PROBLEM DETAILS => Among the records that follow, find the line with "Celtic v Livingston graphic" and the line with "Classic Volkswagen Beetle". Set down those lines and all lines between them exactly, without adding anything.

MATERIAL SHOWN =>
*** Begin section ***

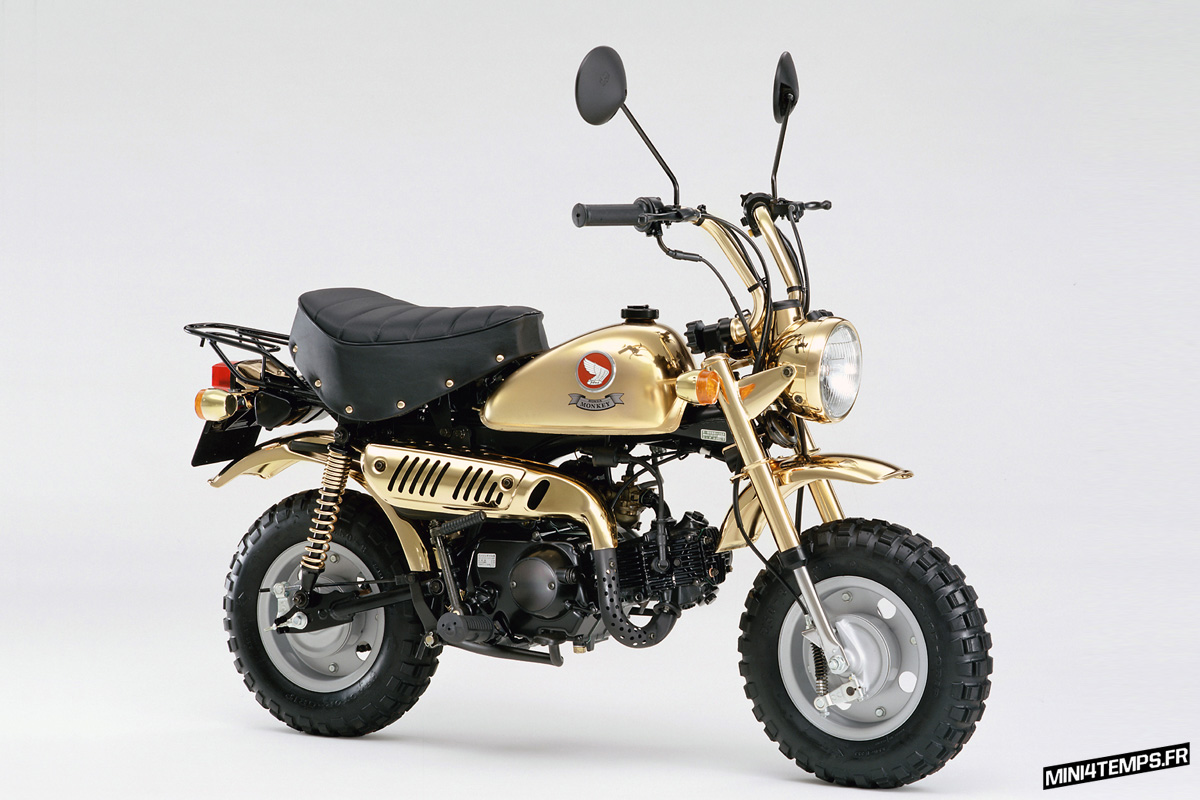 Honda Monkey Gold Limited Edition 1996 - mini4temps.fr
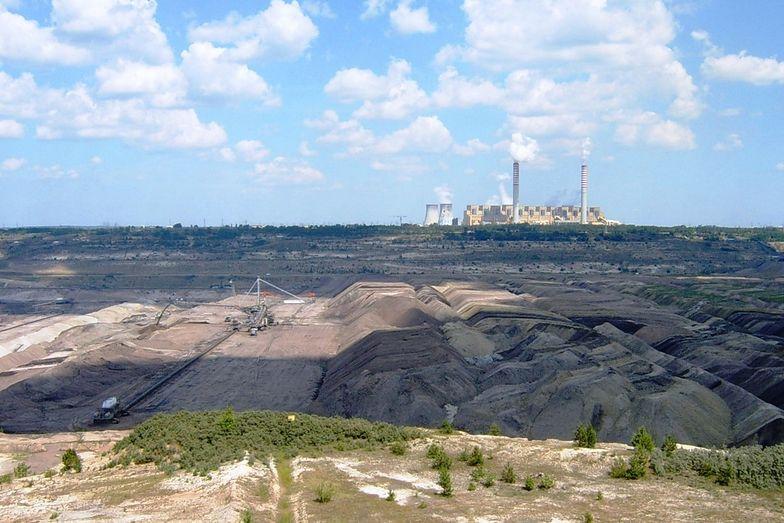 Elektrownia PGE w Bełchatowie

*** End section ***
*** Begin section ***

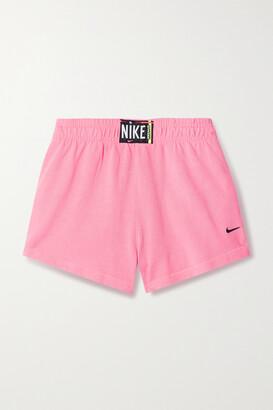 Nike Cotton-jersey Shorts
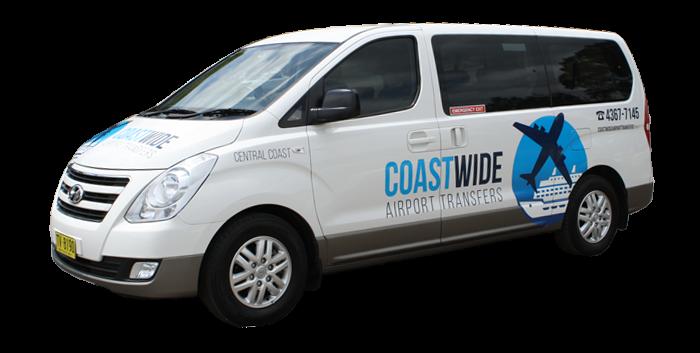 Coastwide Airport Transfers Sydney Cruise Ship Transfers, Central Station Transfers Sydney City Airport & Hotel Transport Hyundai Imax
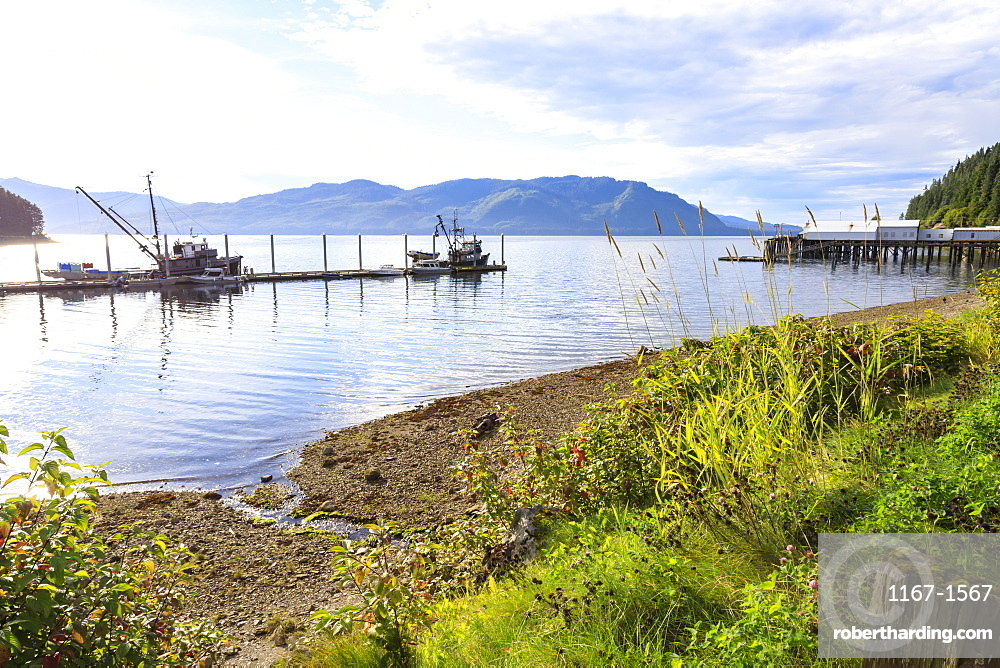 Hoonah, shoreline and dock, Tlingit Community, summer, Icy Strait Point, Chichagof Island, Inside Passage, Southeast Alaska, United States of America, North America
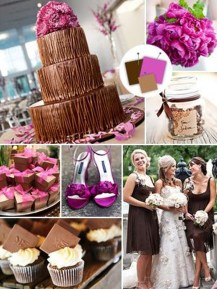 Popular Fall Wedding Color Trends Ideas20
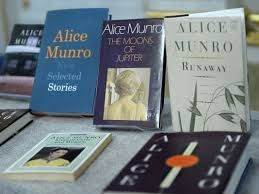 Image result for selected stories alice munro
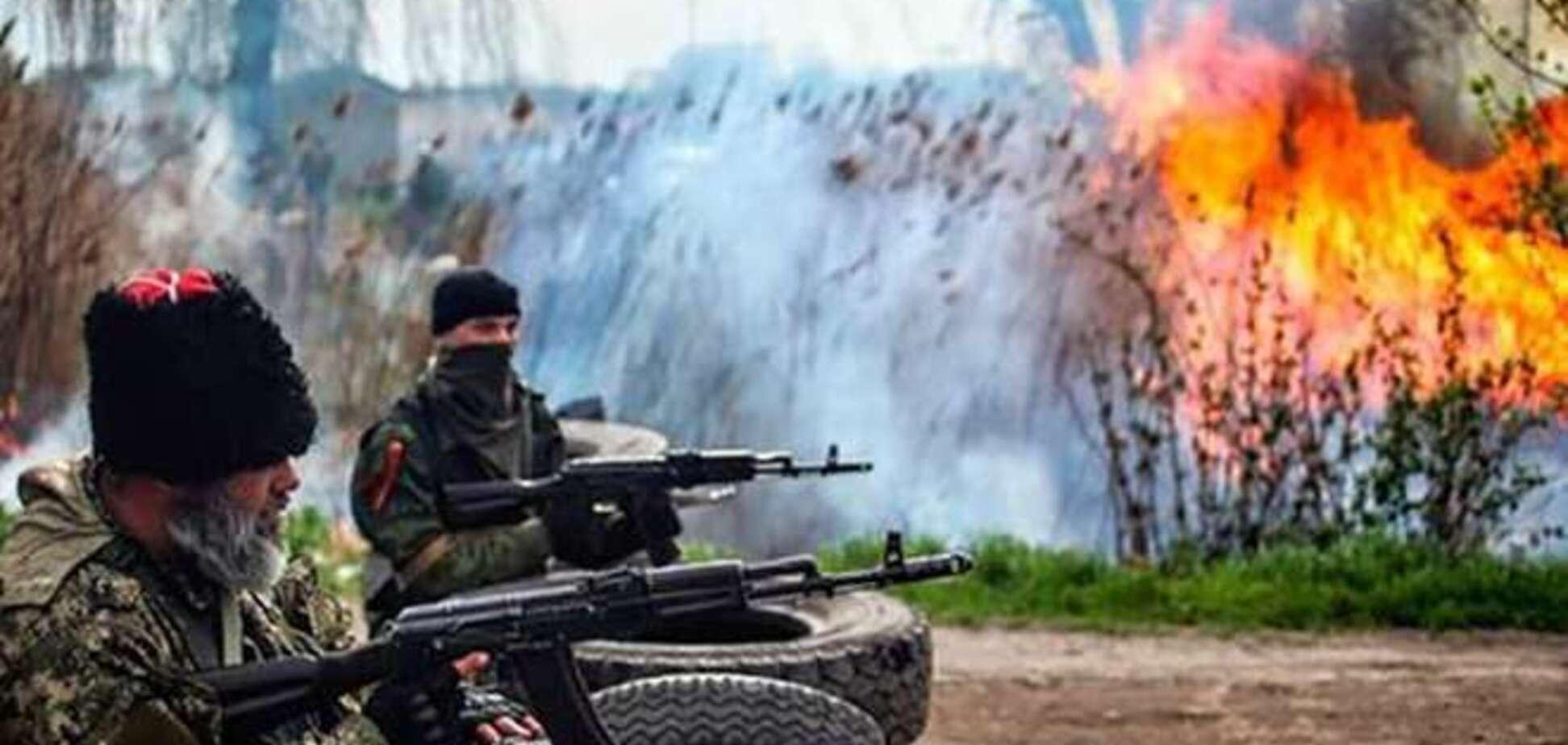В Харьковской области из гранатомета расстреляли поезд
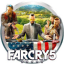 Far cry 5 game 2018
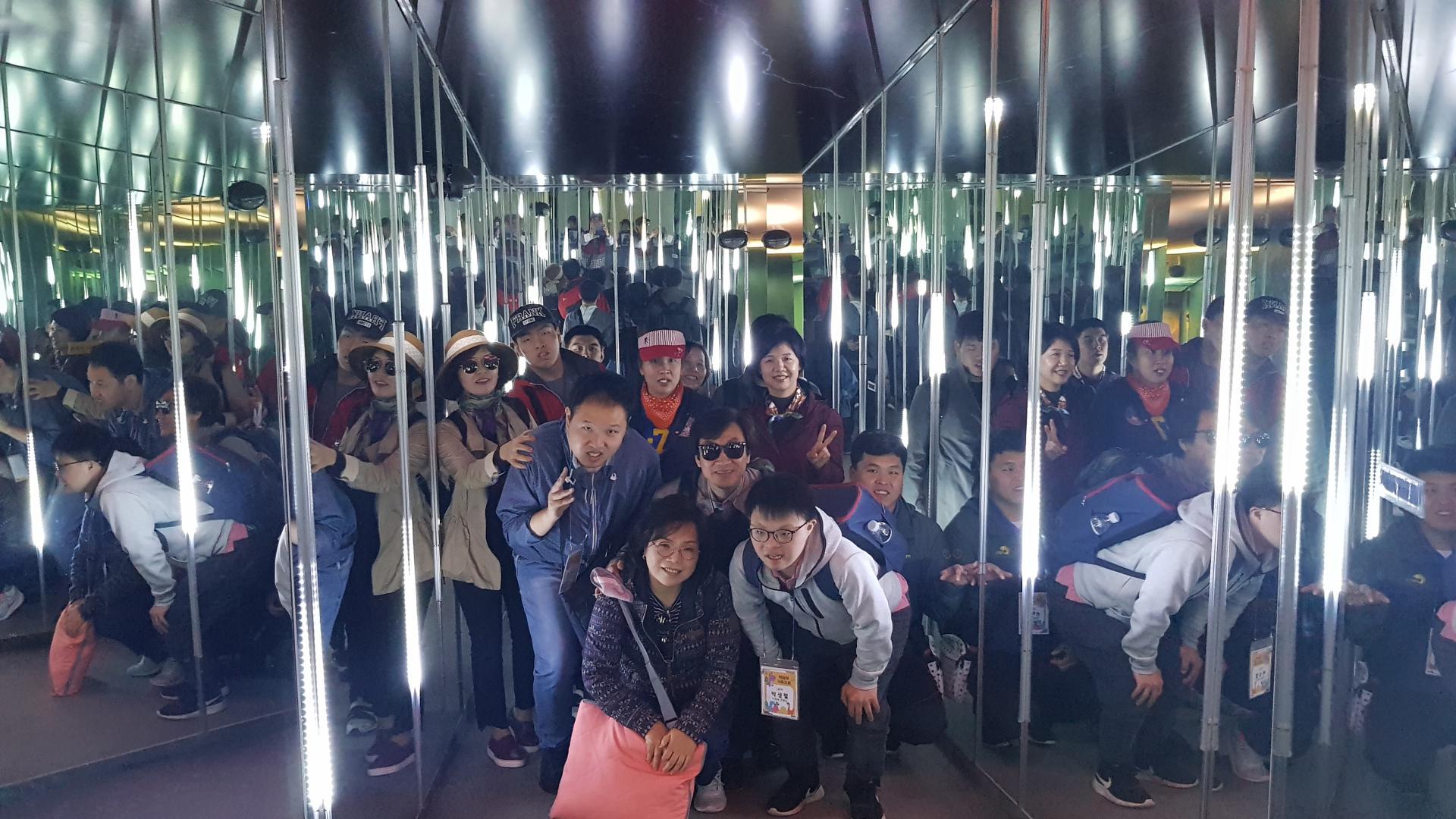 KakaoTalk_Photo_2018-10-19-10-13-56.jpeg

*** End section ***
*** Begin section ***

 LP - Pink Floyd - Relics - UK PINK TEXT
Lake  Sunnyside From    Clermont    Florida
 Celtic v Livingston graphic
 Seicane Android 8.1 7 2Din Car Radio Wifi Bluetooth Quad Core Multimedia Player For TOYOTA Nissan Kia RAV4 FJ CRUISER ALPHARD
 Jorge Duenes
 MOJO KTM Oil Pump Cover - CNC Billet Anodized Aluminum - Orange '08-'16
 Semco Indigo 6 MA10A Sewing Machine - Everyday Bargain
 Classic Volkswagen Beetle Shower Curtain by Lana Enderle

*** End section ***

REPLY =>
 Celtic v Livingston graphic
 Seicane Android 8.1 7 2Din Car Radio Wifi Bluetooth Quad Core Multimedia Player For TOYOTA Nissan Kia RAV4 FJ CRUISER ALPHARD
 Jorge Duenes
 MOJO KTM Oil Pump Cover - CNC Billet Anodized Aluminum - Orange '08-'16
 Semco Indigo 6 MA10A Sewing Machine - Everyday Bargain
 Classic Volkswagen Beetle Shower Curtain by Lana Enderle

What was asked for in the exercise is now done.